Johnson’s work has been described by Edward Lucie-Smith as a paradox in that it is both real and abstract, “the expression of a finely tuned sense of geometrical order”. Indeed, it is the geometrical precision of Johnson’s work that creates the illusion of complex, three-dimensional space within his canvases. He draws the viewer into his own, reconstructed vision of reality: the viewer inhabits not the building itself but Johnson’s interpretation of it.
Moving away from his more pristine, dreamlike works which depicted modern architectural spaces, in this set of paintings Johnson confronts the physical scars embedded in his chosen spaces. The artist is intrigued by the notion that layers of the past can be left written on interior architecture; the energy of a place cannot be changed by decoration.
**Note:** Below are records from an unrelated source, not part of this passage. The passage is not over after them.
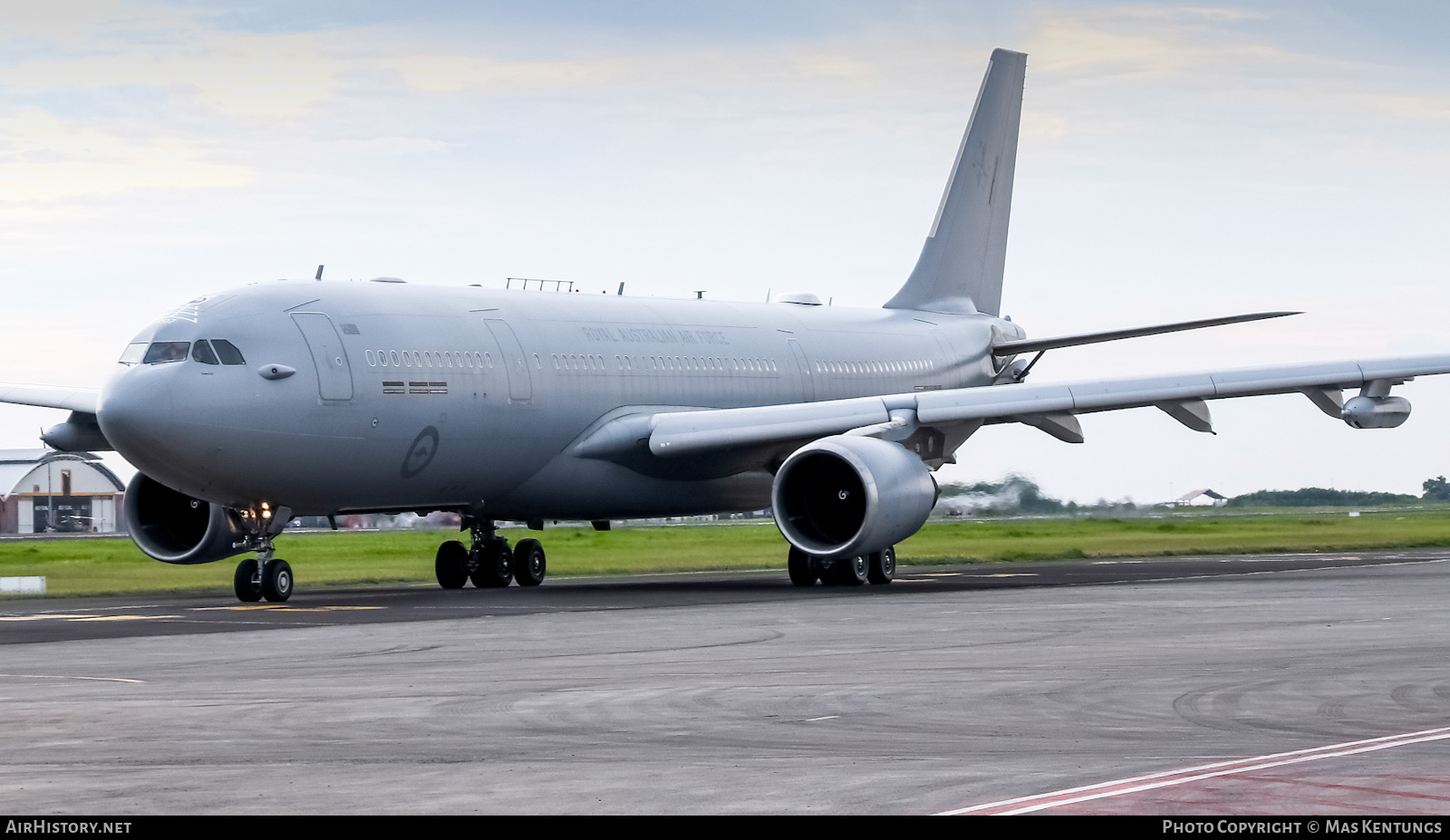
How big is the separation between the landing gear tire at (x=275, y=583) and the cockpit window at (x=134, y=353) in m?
3.06

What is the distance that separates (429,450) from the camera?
89.9ft

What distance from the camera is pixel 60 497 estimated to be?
10000 centimetres

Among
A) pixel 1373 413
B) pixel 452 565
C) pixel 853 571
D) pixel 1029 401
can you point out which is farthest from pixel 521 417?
pixel 1373 413

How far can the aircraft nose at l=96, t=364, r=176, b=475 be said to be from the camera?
80.7 feet

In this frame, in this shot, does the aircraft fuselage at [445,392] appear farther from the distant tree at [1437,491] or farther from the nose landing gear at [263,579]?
the distant tree at [1437,491]

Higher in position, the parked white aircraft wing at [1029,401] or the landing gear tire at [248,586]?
the parked white aircraft wing at [1029,401]

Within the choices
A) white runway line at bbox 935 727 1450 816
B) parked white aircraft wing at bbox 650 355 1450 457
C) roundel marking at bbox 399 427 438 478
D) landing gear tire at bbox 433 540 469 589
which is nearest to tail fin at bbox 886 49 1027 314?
parked white aircraft wing at bbox 650 355 1450 457

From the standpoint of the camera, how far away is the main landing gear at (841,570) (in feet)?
93.3

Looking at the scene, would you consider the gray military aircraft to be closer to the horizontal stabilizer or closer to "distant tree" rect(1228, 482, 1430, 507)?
the horizontal stabilizer

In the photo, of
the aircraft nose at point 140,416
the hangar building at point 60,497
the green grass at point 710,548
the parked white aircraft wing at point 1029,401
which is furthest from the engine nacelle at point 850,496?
the hangar building at point 60,497

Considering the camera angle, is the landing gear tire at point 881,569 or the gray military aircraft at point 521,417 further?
the landing gear tire at point 881,569

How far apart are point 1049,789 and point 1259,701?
4.03 m
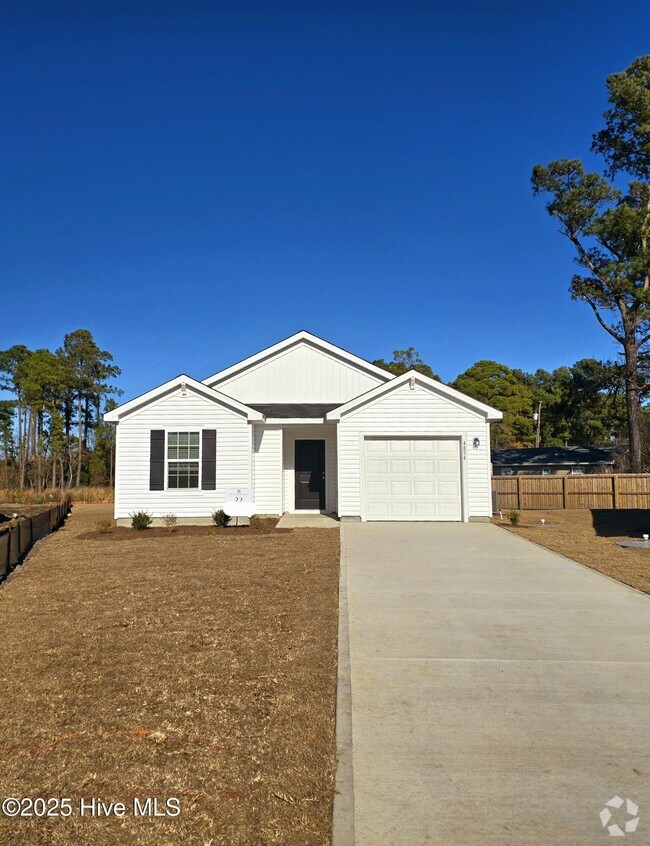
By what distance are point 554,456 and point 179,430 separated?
2630 cm

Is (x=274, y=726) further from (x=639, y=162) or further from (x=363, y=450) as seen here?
(x=639, y=162)

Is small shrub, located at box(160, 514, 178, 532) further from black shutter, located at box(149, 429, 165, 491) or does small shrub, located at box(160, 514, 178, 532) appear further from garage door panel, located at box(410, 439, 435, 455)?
garage door panel, located at box(410, 439, 435, 455)

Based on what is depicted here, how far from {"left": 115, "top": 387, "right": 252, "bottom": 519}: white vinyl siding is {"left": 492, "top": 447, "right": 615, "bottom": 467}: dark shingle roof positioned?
2229cm

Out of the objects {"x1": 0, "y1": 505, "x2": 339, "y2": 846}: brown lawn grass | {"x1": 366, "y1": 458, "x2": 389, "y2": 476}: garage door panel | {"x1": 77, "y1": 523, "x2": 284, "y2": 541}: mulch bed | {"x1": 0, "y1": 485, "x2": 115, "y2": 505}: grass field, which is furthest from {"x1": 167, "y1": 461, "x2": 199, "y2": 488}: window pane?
{"x1": 0, "y1": 485, "x2": 115, "y2": 505}: grass field

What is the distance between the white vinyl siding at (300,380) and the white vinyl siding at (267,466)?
2.05 meters

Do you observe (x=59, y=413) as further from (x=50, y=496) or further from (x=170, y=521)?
(x=170, y=521)

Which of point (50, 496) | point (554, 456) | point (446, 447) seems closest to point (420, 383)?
point (446, 447)

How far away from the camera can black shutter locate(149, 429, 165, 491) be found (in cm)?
1531

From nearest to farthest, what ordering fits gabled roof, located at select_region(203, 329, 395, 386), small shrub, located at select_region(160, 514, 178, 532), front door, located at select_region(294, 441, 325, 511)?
small shrub, located at select_region(160, 514, 178, 532) → front door, located at select_region(294, 441, 325, 511) → gabled roof, located at select_region(203, 329, 395, 386)

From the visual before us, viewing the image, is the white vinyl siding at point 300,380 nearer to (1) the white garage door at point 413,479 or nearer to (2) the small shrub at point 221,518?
(1) the white garage door at point 413,479

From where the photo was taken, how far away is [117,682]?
457 centimetres

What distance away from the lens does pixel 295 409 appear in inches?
691

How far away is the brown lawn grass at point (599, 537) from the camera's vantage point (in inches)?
371
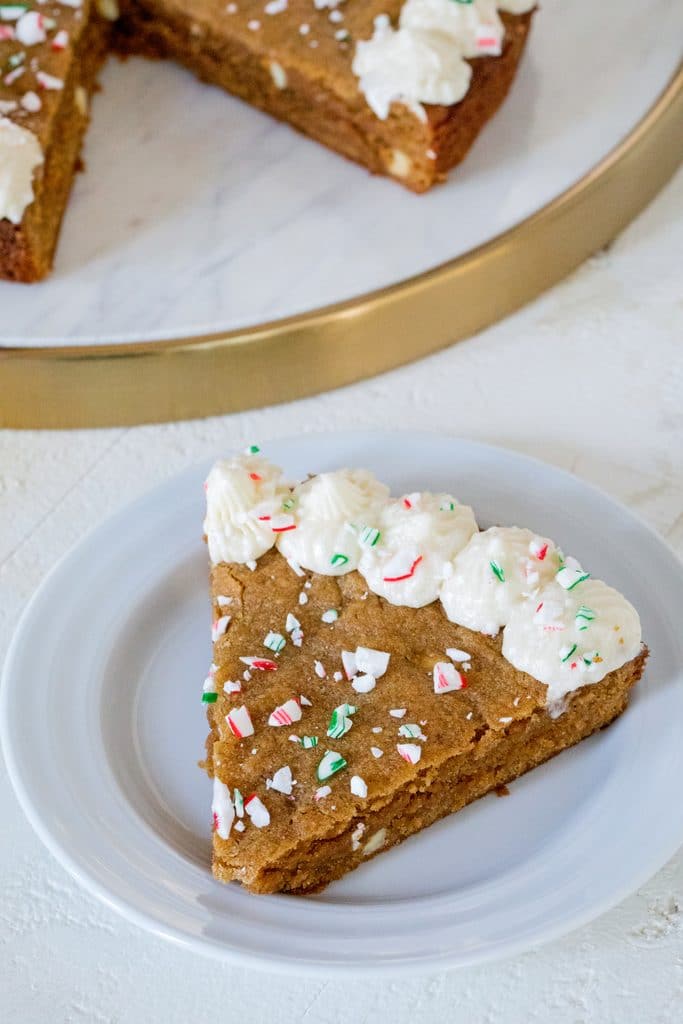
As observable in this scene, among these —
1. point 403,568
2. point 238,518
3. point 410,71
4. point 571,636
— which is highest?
point 410,71

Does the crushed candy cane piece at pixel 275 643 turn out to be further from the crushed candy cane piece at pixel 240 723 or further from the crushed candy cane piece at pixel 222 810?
the crushed candy cane piece at pixel 222 810

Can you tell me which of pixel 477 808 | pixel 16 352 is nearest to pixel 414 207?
pixel 16 352

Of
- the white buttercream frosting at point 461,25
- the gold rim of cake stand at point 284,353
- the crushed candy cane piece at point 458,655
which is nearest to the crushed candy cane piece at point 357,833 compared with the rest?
the crushed candy cane piece at point 458,655

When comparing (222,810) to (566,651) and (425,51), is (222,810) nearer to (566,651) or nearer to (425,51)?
(566,651)

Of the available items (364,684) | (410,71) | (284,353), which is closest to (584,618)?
(364,684)

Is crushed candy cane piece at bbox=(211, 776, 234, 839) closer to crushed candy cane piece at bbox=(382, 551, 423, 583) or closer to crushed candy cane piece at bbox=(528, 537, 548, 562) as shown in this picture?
crushed candy cane piece at bbox=(382, 551, 423, 583)

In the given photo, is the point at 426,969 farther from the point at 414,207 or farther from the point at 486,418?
the point at 414,207
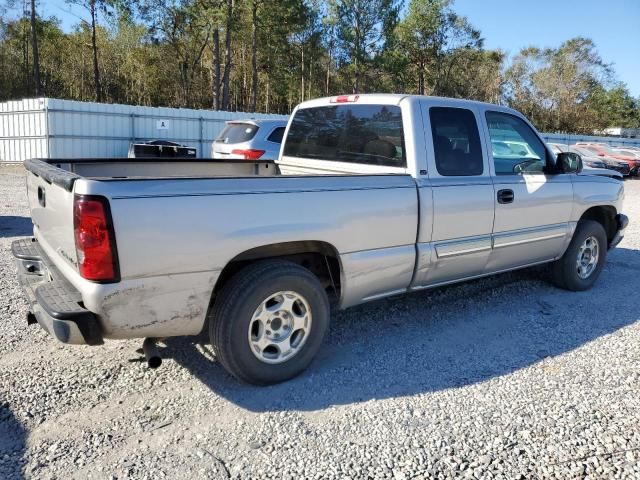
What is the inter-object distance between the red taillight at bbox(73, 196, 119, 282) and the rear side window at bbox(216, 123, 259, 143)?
9.26m

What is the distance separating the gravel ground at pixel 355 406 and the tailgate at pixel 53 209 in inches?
34.3

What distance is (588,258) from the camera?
5871 mm

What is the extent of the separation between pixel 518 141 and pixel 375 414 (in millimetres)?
3074

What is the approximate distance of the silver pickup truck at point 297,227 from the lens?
2846mm

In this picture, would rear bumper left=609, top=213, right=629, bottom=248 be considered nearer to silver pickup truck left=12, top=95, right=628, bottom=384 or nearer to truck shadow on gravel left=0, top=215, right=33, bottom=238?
silver pickup truck left=12, top=95, right=628, bottom=384

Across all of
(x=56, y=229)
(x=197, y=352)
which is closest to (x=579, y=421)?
(x=197, y=352)

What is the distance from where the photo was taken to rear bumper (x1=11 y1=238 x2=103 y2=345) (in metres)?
2.81

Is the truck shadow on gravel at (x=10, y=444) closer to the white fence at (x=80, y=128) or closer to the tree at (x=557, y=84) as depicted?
the white fence at (x=80, y=128)

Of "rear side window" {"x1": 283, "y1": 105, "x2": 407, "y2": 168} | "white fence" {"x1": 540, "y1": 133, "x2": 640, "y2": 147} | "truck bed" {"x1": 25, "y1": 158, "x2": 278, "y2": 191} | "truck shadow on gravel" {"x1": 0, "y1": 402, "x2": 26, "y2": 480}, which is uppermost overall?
"white fence" {"x1": 540, "y1": 133, "x2": 640, "y2": 147}

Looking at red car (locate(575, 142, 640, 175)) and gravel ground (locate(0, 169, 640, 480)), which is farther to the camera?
red car (locate(575, 142, 640, 175))

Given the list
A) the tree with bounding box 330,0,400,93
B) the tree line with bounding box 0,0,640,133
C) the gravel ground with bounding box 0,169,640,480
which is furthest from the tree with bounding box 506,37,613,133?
the gravel ground with bounding box 0,169,640,480

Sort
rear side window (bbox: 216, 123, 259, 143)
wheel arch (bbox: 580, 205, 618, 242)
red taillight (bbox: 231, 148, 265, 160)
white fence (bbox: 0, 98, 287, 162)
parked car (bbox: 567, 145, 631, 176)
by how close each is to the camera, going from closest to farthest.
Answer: wheel arch (bbox: 580, 205, 618, 242)
red taillight (bbox: 231, 148, 265, 160)
rear side window (bbox: 216, 123, 259, 143)
white fence (bbox: 0, 98, 287, 162)
parked car (bbox: 567, 145, 631, 176)

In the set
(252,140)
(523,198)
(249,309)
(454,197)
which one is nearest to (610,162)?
(252,140)

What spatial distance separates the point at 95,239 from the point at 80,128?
Answer: 1898 centimetres
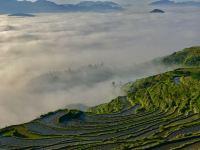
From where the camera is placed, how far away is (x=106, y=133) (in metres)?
117

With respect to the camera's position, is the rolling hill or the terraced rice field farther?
the terraced rice field

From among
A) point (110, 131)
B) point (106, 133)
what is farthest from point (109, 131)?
point (106, 133)

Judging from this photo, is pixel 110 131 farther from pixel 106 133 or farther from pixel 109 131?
pixel 106 133

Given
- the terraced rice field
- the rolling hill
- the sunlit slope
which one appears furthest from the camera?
the sunlit slope

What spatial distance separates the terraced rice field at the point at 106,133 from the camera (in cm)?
10400

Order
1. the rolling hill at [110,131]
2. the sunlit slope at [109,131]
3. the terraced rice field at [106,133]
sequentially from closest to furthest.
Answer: the rolling hill at [110,131] → the terraced rice field at [106,133] → the sunlit slope at [109,131]

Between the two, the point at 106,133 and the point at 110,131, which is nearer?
the point at 106,133

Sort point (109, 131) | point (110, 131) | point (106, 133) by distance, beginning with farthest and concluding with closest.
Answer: point (109, 131) < point (110, 131) < point (106, 133)

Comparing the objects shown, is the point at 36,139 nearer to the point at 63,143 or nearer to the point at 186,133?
the point at 63,143

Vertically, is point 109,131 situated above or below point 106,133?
below

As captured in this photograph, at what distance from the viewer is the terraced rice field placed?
341ft

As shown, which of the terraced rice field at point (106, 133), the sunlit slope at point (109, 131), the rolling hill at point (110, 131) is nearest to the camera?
the rolling hill at point (110, 131)

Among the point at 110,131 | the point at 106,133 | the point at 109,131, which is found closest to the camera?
the point at 106,133

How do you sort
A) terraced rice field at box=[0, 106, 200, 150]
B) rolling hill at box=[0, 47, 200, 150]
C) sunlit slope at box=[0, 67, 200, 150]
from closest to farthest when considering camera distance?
1. rolling hill at box=[0, 47, 200, 150]
2. terraced rice field at box=[0, 106, 200, 150]
3. sunlit slope at box=[0, 67, 200, 150]
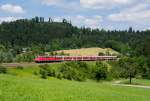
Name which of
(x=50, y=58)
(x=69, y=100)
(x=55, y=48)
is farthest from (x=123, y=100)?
(x=55, y=48)

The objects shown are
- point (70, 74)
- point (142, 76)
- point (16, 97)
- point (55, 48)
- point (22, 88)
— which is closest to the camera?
point (16, 97)

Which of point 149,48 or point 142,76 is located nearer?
point 142,76

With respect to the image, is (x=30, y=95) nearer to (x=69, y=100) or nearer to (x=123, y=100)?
(x=69, y=100)

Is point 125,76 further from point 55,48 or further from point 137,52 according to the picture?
point 55,48

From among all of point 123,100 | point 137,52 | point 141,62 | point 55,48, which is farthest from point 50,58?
point 123,100

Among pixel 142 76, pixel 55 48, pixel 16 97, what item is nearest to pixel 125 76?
pixel 142 76

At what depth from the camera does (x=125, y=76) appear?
84.0 m

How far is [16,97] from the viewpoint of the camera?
44.4 ft

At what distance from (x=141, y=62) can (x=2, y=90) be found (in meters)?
84.7

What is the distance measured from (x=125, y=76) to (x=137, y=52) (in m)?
55.8

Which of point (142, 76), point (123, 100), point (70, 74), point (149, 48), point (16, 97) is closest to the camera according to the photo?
point (16, 97)

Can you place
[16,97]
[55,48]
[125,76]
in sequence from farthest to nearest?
[55,48] < [125,76] < [16,97]

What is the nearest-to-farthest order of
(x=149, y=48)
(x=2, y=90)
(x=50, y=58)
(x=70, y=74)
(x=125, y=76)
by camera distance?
(x=2, y=90)
(x=70, y=74)
(x=125, y=76)
(x=50, y=58)
(x=149, y=48)

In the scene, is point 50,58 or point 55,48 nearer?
point 50,58
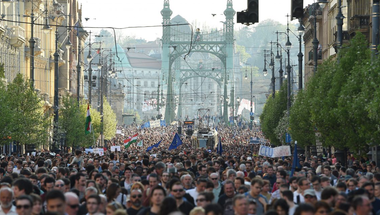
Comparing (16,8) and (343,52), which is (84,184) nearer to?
(343,52)

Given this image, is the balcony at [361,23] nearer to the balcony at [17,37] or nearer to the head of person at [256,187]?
the balcony at [17,37]

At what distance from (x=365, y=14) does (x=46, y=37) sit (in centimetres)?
3259

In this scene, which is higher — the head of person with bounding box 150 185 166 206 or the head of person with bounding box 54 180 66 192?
Result: the head of person with bounding box 150 185 166 206

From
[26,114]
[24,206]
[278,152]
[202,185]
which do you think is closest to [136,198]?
[202,185]

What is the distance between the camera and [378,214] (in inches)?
480

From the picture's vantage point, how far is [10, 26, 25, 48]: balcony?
177 ft

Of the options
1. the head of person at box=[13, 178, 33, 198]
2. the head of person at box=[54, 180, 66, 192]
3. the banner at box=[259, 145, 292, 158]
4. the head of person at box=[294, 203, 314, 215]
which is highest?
the head of person at box=[294, 203, 314, 215]

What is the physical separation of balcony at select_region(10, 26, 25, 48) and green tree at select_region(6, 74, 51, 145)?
10338mm

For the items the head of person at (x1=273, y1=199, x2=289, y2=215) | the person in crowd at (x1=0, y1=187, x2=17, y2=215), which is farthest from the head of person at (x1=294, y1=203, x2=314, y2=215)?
the person in crowd at (x1=0, y1=187, x2=17, y2=215)

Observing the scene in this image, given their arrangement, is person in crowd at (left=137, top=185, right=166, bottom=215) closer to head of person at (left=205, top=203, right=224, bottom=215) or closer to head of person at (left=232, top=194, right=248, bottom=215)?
head of person at (left=232, top=194, right=248, bottom=215)

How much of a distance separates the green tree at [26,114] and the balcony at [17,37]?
10338mm

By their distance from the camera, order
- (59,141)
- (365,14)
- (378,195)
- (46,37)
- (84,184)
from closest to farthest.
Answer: (378,195), (84,184), (365,14), (59,141), (46,37)

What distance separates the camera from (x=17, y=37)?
54.3 meters

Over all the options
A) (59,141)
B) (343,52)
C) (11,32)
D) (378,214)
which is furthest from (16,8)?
(378,214)
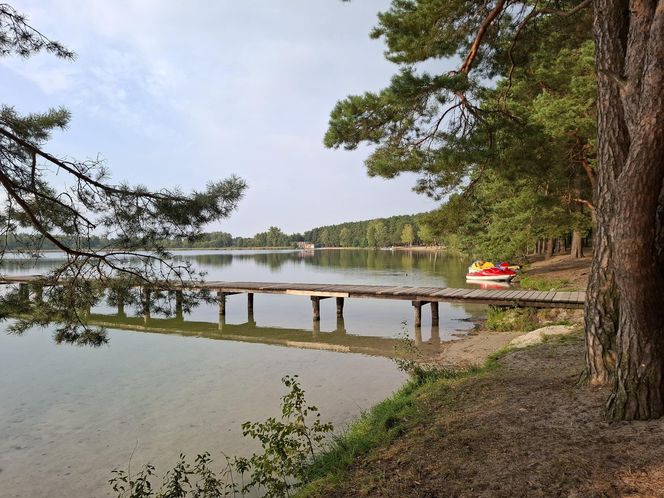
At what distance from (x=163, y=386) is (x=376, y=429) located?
231 inches

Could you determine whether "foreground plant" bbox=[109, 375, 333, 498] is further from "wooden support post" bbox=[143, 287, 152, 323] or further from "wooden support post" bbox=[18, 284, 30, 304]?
"wooden support post" bbox=[18, 284, 30, 304]

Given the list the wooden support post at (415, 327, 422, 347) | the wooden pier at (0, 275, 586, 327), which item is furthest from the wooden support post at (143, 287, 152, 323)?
the wooden support post at (415, 327, 422, 347)

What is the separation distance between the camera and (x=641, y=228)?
339 cm

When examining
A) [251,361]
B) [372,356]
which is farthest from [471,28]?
[251,361]

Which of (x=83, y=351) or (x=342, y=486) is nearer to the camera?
(x=342, y=486)

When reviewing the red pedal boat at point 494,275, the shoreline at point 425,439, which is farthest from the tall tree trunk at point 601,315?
the red pedal boat at point 494,275

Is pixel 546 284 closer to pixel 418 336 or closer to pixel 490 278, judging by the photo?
pixel 490 278

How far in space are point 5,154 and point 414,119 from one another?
5.86 metres

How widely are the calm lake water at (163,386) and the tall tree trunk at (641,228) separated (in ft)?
13.5

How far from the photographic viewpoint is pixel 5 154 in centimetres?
488

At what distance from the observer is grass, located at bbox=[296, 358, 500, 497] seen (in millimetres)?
4051

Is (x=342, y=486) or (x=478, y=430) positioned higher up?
(x=478, y=430)

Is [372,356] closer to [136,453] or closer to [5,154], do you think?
[136,453]

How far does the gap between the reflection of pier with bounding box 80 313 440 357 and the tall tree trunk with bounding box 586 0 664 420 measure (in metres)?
7.85
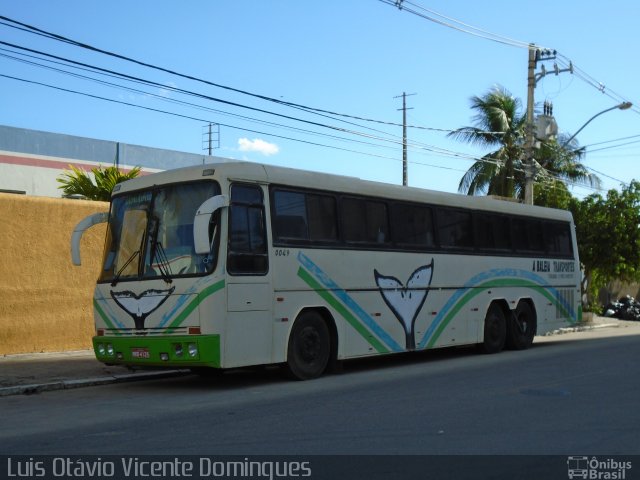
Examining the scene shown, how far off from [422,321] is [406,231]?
1770mm

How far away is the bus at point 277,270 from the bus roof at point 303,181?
24 mm

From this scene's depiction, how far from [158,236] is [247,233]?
1.32m

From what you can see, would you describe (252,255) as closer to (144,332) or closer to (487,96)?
(144,332)

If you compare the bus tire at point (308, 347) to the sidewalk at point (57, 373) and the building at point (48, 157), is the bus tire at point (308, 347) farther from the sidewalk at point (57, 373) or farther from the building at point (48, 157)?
the building at point (48, 157)

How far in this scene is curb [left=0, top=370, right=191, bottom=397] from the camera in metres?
11.4

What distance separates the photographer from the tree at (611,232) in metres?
31.0

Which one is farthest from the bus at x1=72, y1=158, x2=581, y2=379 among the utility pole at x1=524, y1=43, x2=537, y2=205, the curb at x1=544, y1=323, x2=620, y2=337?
the curb at x1=544, y1=323, x2=620, y2=337

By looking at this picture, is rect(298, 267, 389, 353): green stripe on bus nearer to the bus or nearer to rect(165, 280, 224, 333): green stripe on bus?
the bus

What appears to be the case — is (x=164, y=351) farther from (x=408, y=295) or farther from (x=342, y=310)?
(x=408, y=295)

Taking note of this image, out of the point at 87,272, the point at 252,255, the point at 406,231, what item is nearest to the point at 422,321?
the point at 406,231

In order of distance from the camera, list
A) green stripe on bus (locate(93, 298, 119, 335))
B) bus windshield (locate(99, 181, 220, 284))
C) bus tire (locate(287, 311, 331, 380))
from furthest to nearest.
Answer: bus tire (locate(287, 311, 331, 380))
green stripe on bus (locate(93, 298, 119, 335))
bus windshield (locate(99, 181, 220, 284))

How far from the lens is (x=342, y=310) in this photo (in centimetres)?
1320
Johnson’s Museum Rooms series (2011-2014) depicts the interior of the Neues Museum, Berlin, which was significantly damaged during WorldWar II, and left as a derelict bombsite until David Chipperfield and Julian Harrap’s painstaking restoration work in 2003. The damage inflicted on the building by war is still partially visible today, and is reflected in Johnson’s paintings which document the museum before and after the works. A homely domestic Mexican interior (now the Museo Regional de la Revolución) painted by Johnson belies a tragic past not immediately noticeable; only upon closer inspection do the bullet holes embedded in the brightly-coloured walls become apparent.
Ben Johnson was born in 1946 in Llandudno, Wales. He studied at the Royal College of Art, London and lives and works in London. He has exhibited extensively in Europe and the United States and his work is held in many public collections including the Tate, the V&A and the British Museum in London, the Pompidou Centre in Paris and the Boymans-van Beuningen Museum, Rotterdam. He lives and works in London.
Ben Johnson’s work is currently part of a travelling exhibition "Photorealism" at the Birmingham Museum & Art Gallery (30 November 2013 – 30 March 2014). The exhibition broke visitor records at its previous location, the Thyssen-Bornemisza Museum, Madrid. The next venue will be the Museo de Bellas Artes, Bilbao. He exhibited at the National Gallery, London, 2010 where he set up his studio in Gallery I to complete a special work representing the view from the roof of the National Gallery and showing the strong compositional relationship with Canaletto's "The Stonemason's Yard." Johnson completed a similar cityscape of Liverpool in 2008 at the Walker Art Gallery which attracted over 200,000 visitors. It is now in the collection of Liverpool Museums.
He held his first solo show at the Alan Cristea Gallery in November 2010.